## PASSAGE
- Born: Emmett Ellis Jr. November 10, 1933 (age 92) Homer, Louisiana, United States
- Origin: Pine Bluff, Arkansas, United States
- Genres: Blues, electric blues, soul, R&B, funk, disco, acoustic blues, soul-blues
- Occupations: Singer, songwriter, record producer
- Instruments: Vocals, guitar, harmonica
- Years active: 1951–present
- Label: Various

= Bobby Rush (musician) =

American singer-songwriter

Bobby Rush (born Emmett Ellis Jr. in Homer, Louisiana on November 10, 1933) is an American blues musician, composer, record producer, and singer. His style incorporates elements of blues, rap, and funk, as well as a comic sense about blues tropes.

Rush has won twelve Blues Music Awards and in 2017, at the age of 83, he won his first Grammy Award for the album Porcupine Meat. He is inducted into the Blues Hall of Fame, Mississippi Musicians Hall of Fame, and Rhythm & Blues Music Hall of Fame.

==Life and career==
Rush is the son of Emmett and Mattie Ellis. He was the sixth of ten children. His father was a pastor whose guitar and harmonica playing provided early musical influences. As a young child he began experimenting with music using a sugarcane syrup bucket and a broom-wire diddley bow. Around 1947, he and the family moved to Pine Bluff, Arkansas, where his father took on the pastorate of a church and was a farmer.

It was here that Rush would become friends with Elmore James, the slide player Boyd Gilmore (James's cousin), and the piano player Johnny "Big Moose" Walker; eventually forming a band to support his singing and harmonica and guitar playing. His band, Bobby Rush and the Four Jivers, consisted of Gilmore, Walker, Pinetop Perkins, and Robert Plunkett. Through Gilmore, Rush became friends with Clarksdale musician Ike Turner.

## INFORMATION SHOWN
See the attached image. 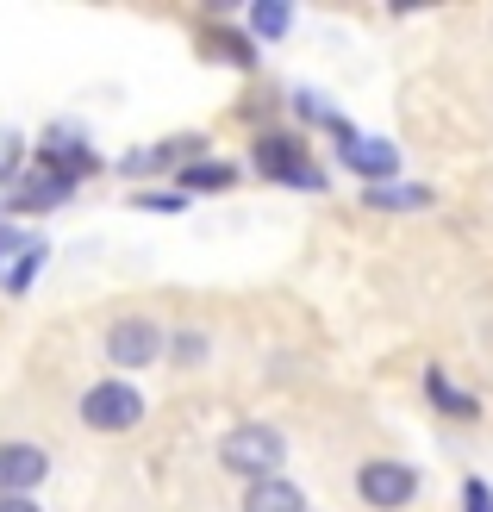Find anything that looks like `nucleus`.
Segmentation results:
<instances>
[{
  "instance_id": "1",
  "label": "nucleus",
  "mask_w": 493,
  "mask_h": 512,
  "mask_svg": "<svg viewBox=\"0 0 493 512\" xmlns=\"http://www.w3.org/2000/svg\"><path fill=\"white\" fill-rule=\"evenodd\" d=\"M219 456H225V469H238V475H250V481H275L288 444H281V431H269V425H238V431L219 444Z\"/></svg>"
},
{
  "instance_id": "2",
  "label": "nucleus",
  "mask_w": 493,
  "mask_h": 512,
  "mask_svg": "<svg viewBox=\"0 0 493 512\" xmlns=\"http://www.w3.org/2000/svg\"><path fill=\"white\" fill-rule=\"evenodd\" d=\"M82 419L94 431H132L144 419V394L132 388V381H94V388L82 394Z\"/></svg>"
},
{
  "instance_id": "3",
  "label": "nucleus",
  "mask_w": 493,
  "mask_h": 512,
  "mask_svg": "<svg viewBox=\"0 0 493 512\" xmlns=\"http://www.w3.org/2000/svg\"><path fill=\"white\" fill-rule=\"evenodd\" d=\"M356 488H362V500H369L375 512H400L412 494H419V475H412L406 463H362Z\"/></svg>"
},
{
  "instance_id": "4",
  "label": "nucleus",
  "mask_w": 493,
  "mask_h": 512,
  "mask_svg": "<svg viewBox=\"0 0 493 512\" xmlns=\"http://www.w3.org/2000/svg\"><path fill=\"white\" fill-rule=\"evenodd\" d=\"M256 169H263V175H275V182H294V188H325V175L313 169V163H306V150L294 144V138H263V144H256Z\"/></svg>"
},
{
  "instance_id": "5",
  "label": "nucleus",
  "mask_w": 493,
  "mask_h": 512,
  "mask_svg": "<svg viewBox=\"0 0 493 512\" xmlns=\"http://www.w3.org/2000/svg\"><path fill=\"white\" fill-rule=\"evenodd\" d=\"M157 350H163V331L150 325V319H119L107 331V356L119 369H144V363H157Z\"/></svg>"
},
{
  "instance_id": "6",
  "label": "nucleus",
  "mask_w": 493,
  "mask_h": 512,
  "mask_svg": "<svg viewBox=\"0 0 493 512\" xmlns=\"http://www.w3.org/2000/svg\"><path fill=\"white\" fill-rule=\"evenodd\" d=\"M50 475V456L38 444H0V494H25Z\"/></svg>"
},
{
  "instance_id": "7",
  "label": "nucleus",
  "mask_w": 493,
  "mask_h": 512,
  "mask_svg": "<svg viewBox=\"0 0 493 512\" xmlns=\"http://www.w3.org/2000/svg\"><path fill=\"white\" fill-rule=\"evenodd\" d=\"M69 188H75V182H63V175L44 169V175H25V182L7 194V207H13V213H50V207H63V200H69Z\"/></svg>"
},
{
  "instance_id": "8",
  "label": "nucleus",
  "mask_w": 493,
  "mask_h": 512,
  "mask_svg": "<svg viewBox=\"0 0 493 512\" xmlns=\"http://www.w3.org/2000/svg\"><path fill=\"white\" fill-rule=\"evenodd\" d=\"M344 163H350L356 175H369L375 188H381L387 175L400 169V157H394V144H381V138H344Z\"/></svg>"
},
{
  "instance_id": "9",
  "label": "nucleus",
  "mask_w": 493,
  "mask_h": 512,
  "mask_svg": "<svg viewBox=\"0 0 493 512\" xmlns=\"http://www.w3.org/2000/svg\"><path fill=\"white\" fill-rule=\"evenodd\" d=\"M44 169H50V175H63V182H75V175H88V169H94V157H88V144H82V138L50 132V138H44Z\"/></svg>"
},
{
  "instance_id": "10",
  "label": "nucleus",
  "mask_w": 493,
  "mask_h": 512,
  "mask_svg": "<svg viewBox=\"0 0 493 512\" xmlns=\"http://www.w3.org/2000/svg\"><path fill=\"white\" fill-rule=\"evenodd\" d=\"M244 512H306V494L294 488V481H250V494H244Z\"/></svg>"
},
{
  "instance_id": "11",
  "label": "nucleus",
  "mask_w": 493,
  "mask_h": 512,
  "mask_svg": "<svg viewBox=\"0 0 493 512\" xmlns=\"http://www.w3.org/2000/svg\"><path fill=\"white\" fill-rule=\"evenodd\" d=\"M369 207H381V213H400V207L406 213H425L431 207V188H419V182H412V188H387L381 182V188H369Z\"/></svg>"
},
{
  "instance_id": "12",
  "label": "nucleus",
  "mask_w": 493,
  "mask_h": 512,
  "mask_svg": "<svg viewBox=\"0 0 493 512\" xmlns=\"http://www.w3.org/2000/svg\"><path fill=\"white\" fill-rule=\"evenodd\" d=\"M425 388H431V400H437V413H456V419H475V400H469V394H456V388H450V381H444V375H437V369L425 375Z\"/></svg>"
},
{
  "instance_id": "13",
  "label": "nucleus",
  "mask_w": 493,
  "mask_h": 512,
  "mask_svg": "<svg viewBox=\"0 0 493 512\" xmlns=\"http://www.w3.org/2000/svg\"><path fill=\"white\" fill-rule=\"evenodd\" d=\"M250 25H256L263 38H281V32H288V7H275V0H263V7H250Z\"/></svg>"
},
{
  "instance_id": "14",
  "label": "nucleus",
  "mask_w": 493,
  "mask_h": 512,
  "mask_svg": "<svg viewBox=\"0 0 493 512\" xmlns=\"http://www.w3.org/2000/svg\"><path fill=\"white\" fill-rule=\"evenodd\" d=\"M188 188H231L225 163H188Z\"/></svg>"
},
{
  "instance_id": "15",
  "label": "nucleus",
  "mask_w": 493,
  "mask_h": 512,
  "mask_svg": "<svg viewBox=\"0 0 493 512\" xmlns=\"http://www.w3.org/2000/svg\"><path fill=\"white\" fill-rule=\"evenodd\" d=\"M213 50H219V57H231V63H244V69H250V63H256V50H250V44H244V38H225V32H219V38H213Z\"/></svg>"
},
{
  "instance_id": "16",
  "label": "nucleus",
  "mask_w": 493,
  "mask_h": 512,
  "mask_svg": "<svg viewBox=\"0 0 493 512\" xmlns=\"http://www.w3.org/2000/svg\"><path fill=\"white\" fill-rule=\"evenodd\" d=\"M19 150H25V144H19L13 132H0V182H7V175L19 169Z\"/></svg>"
},
{
  "instance_id": "17",
  "label": "nucleus",
  "mask_w": 493,
  "mask_h": 512,
  "mask_svg": "<svg viewBox=\"0 0 493 512\" xmlns=\"http://www.w3.org/2000/svg\"><path fill=\"white\" fill-rule=\"evenodd\" d=\"M138 207H150V213H181V207H188V200H181V194H138Z\"/></svg>"
},
{
  "instance_id": "18",
  "label": "nucleus",
  "mask_w": 493,
  "mask_h": 512,
  "mask_svg": "<svg viewBox=\"0 0 493 512\" xmlns=\"http://www.w3.org/2000/svg\"><path fill=\"white\" fill-rule=\"evenodd\" d=\"M462 500H469V512H493V494H487V481H469V488H462Z\"/></svg>"
},
{
  "instance_id": "19",
  "label": "nucleus",
  "mask_w": 493,
  "mask_h": 512,
  "mask_svg": "<svg viewBox=\"0 0 493 512\" xmlns=\"http://www.w3.org/2000/svg\"><path fill=\"white\" fill-rule=\"evenodd\" d=\"M0 512H38V500H25V494H0Z\"/></svg>"
}]
</instances>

## PROBLEMS TO SOLVE
(a) What does the Bobby Rush biography say gave Rush his early musical influences? Answer in one to three sentences.
(b) Reproduce the Bobby Rush biography word for word from "Rush has won" to "Hall of Fame.".
The records are separate material and are not part of the Bobby Rush biography.

## ANSWERS TO THE EXERCISES
(a) His father, a pastor, played guitar and harmonica. That playing gave Rush his early musical influences.

(b)
Rush has won twelve Blues Music Awards and in 2017, at the age of 83, he won his first Grammy Award for the album Porcupine Meat. He is inducted into the Blues Hall of Fame, Mississippi Musicians Hall of Fame, and Rhythm & Blues Music Hall of Fame.